HD 137058

Observation data Epoch J2000 Equinox ICRS
- Constellation: Lupus
- Right ascension: 15^{h} 25^{m} 20.20923^{s}
- Declination: −38° 44′ 00.8803″
- Apparent magnitude (V): 4.60

Characteristics
- Evolutionary stage: main sequence
- Spectral type: A0 V
- B−V color index: 0.000±0.015

Astrometry
- Radial velocity (R_{v}): −3.0±2.8 km/s
- Proper motion (μ): RA: −41.573 mas/yr Dec.: −24.603 mas/yr
- Parallax (π): 13.6178±0.4759 mas
- Distance: 240 ± 8 ly (73 ± 3 pc)
- Absolute magnitude (M_{V}): −0.76

Details
- Mass: 2.4 M_{☉}
- Radius: 3.3 R_{☉}
- Luminosity: 72 L_{☉}
- Surface gravity (log g): 3.78 cgs
- Temperature: 9,283 K
- Rotational velocity (v sin i): 300.0 km/s
- Age: 267 Myr
- Other designations: k Lup, CD−38°10289, HD 137058, HIP 75501, HR 5724, SAO 206616

Database references
- SIMBAD: data

= HD 137058 =

Star in the southern constellation of Lupus

HD 137058 is a star in the southern constellation of Lupus. Eggleton and Tokovinin (2008) list it as a single star, although Nitschelm and David (2011) suggested it may be a double-lined spectroscopic binary. Its apparent visual magnitude is 4.60, making it bright enough to be visible to the naked eye. Based on an annual parallax shift of 13.6 mas, it is located approximately 240 light years away.
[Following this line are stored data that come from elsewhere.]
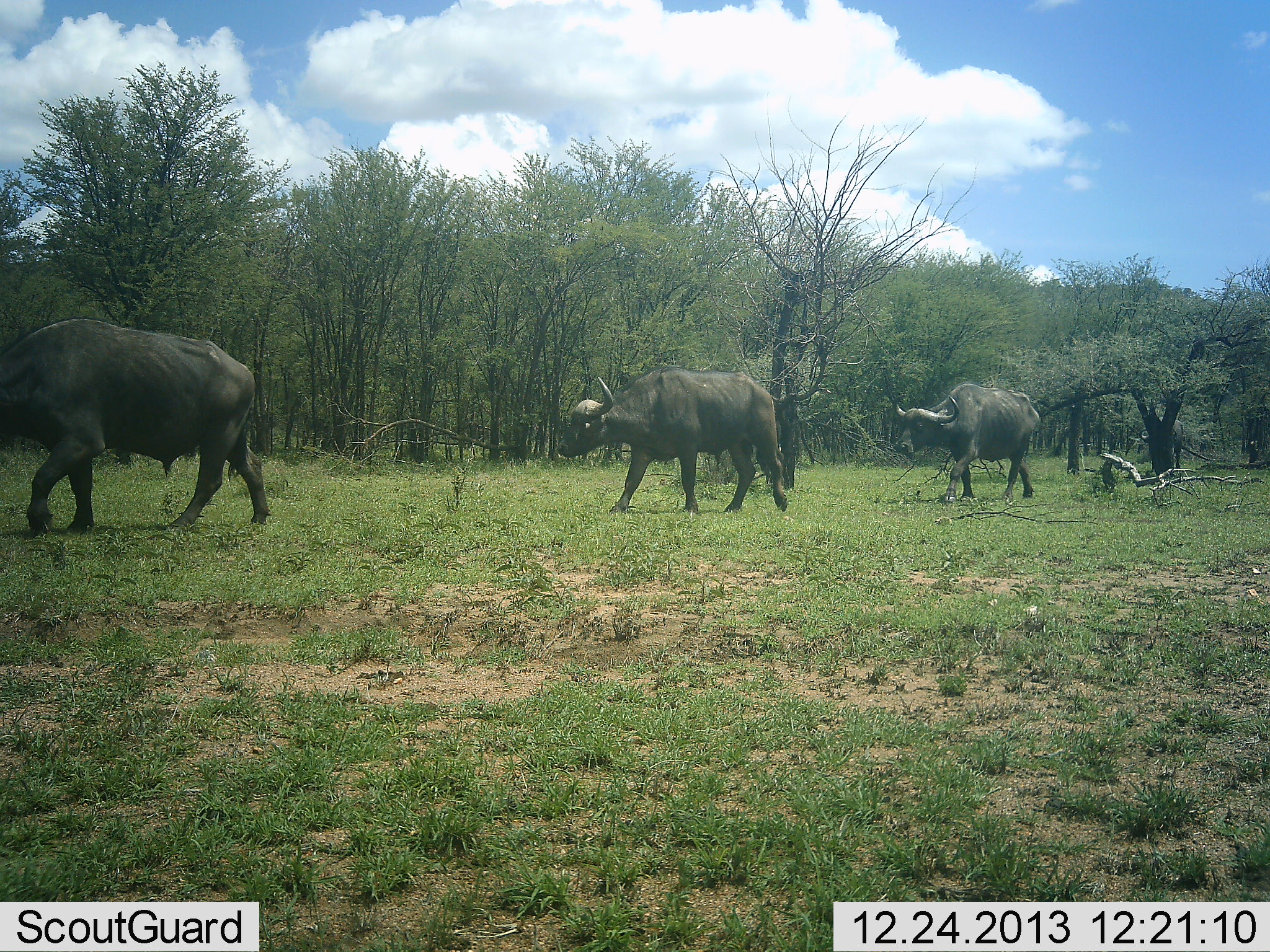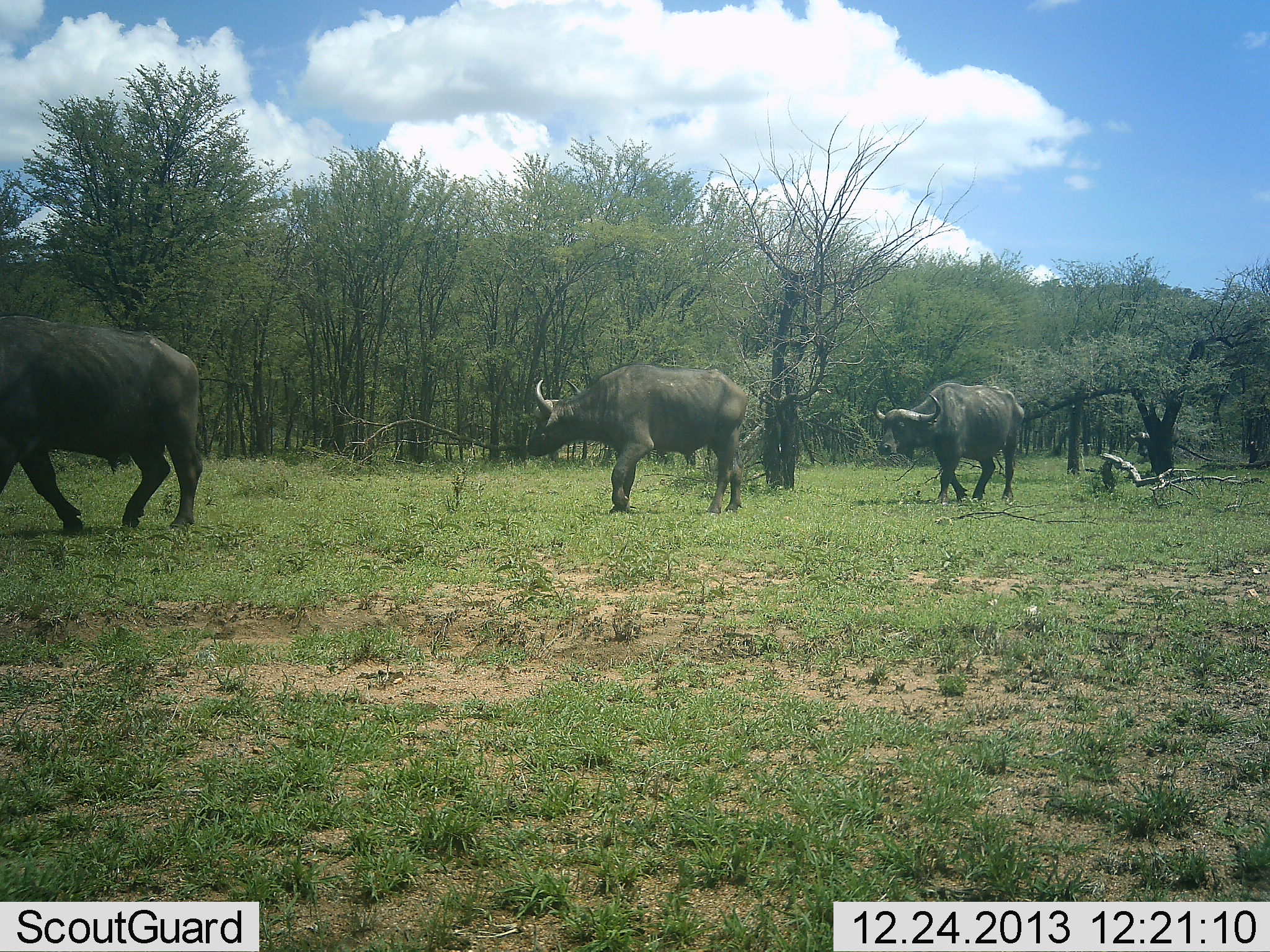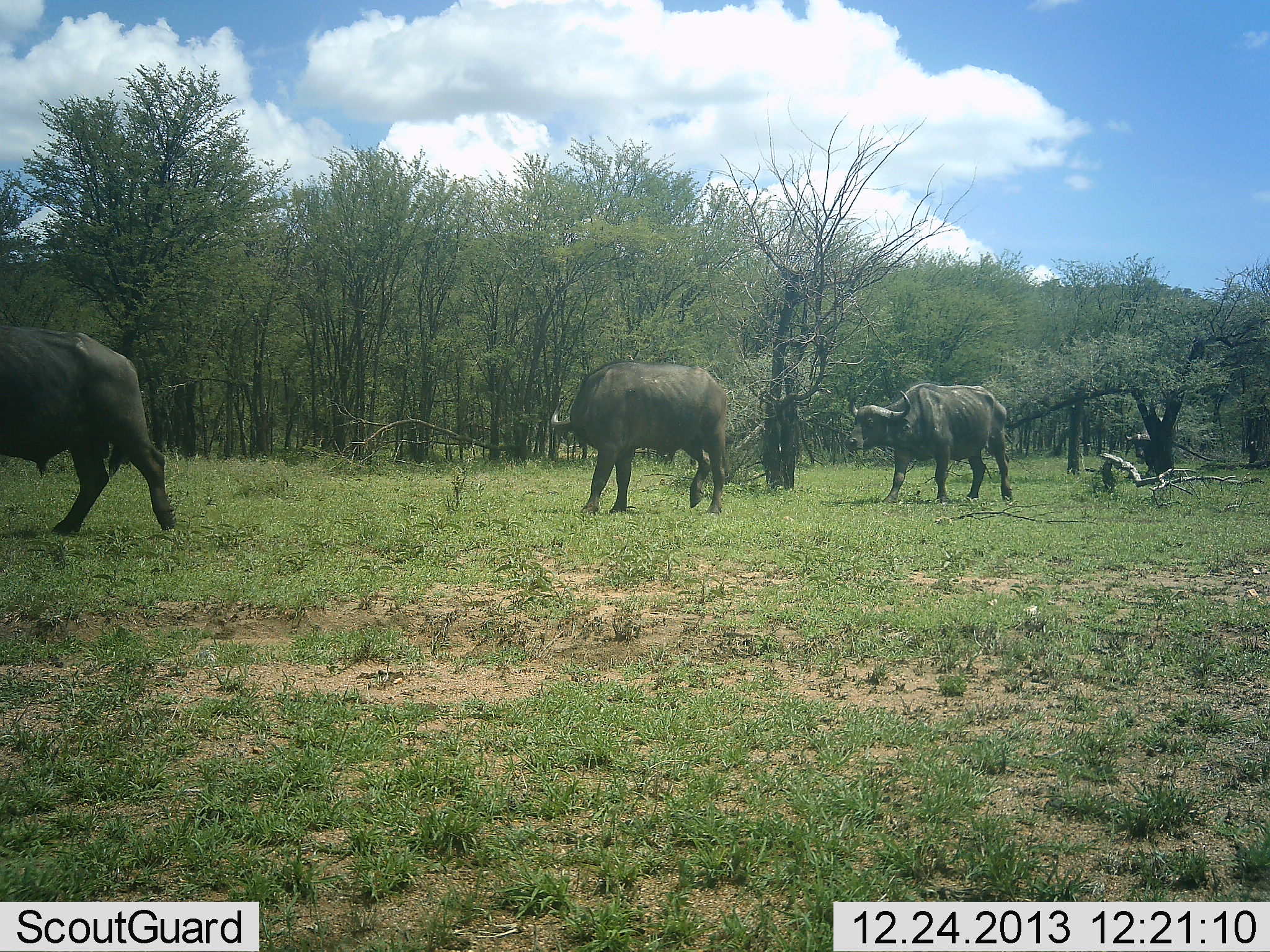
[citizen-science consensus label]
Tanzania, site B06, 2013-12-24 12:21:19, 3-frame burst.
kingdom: Animalia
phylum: Chordata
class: Mammalia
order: Artiodactyla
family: Bovidae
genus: Syncerus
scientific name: Syncerus caffer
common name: cape buffalo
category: buffalo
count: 4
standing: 10%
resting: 0%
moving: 100%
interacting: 0%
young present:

The primary component has a stellar classification of A0 V, indicating it is an A-type main-sequence star. It rotates rapidly, with a projected rotational velocity of 300 km/s, resulting in an oblate shape with an equatorial radius 22% larger than its polar radius. The star radiates 72 times the Sun's luminosity from its photosphere at an effective temperature of ±9283 K.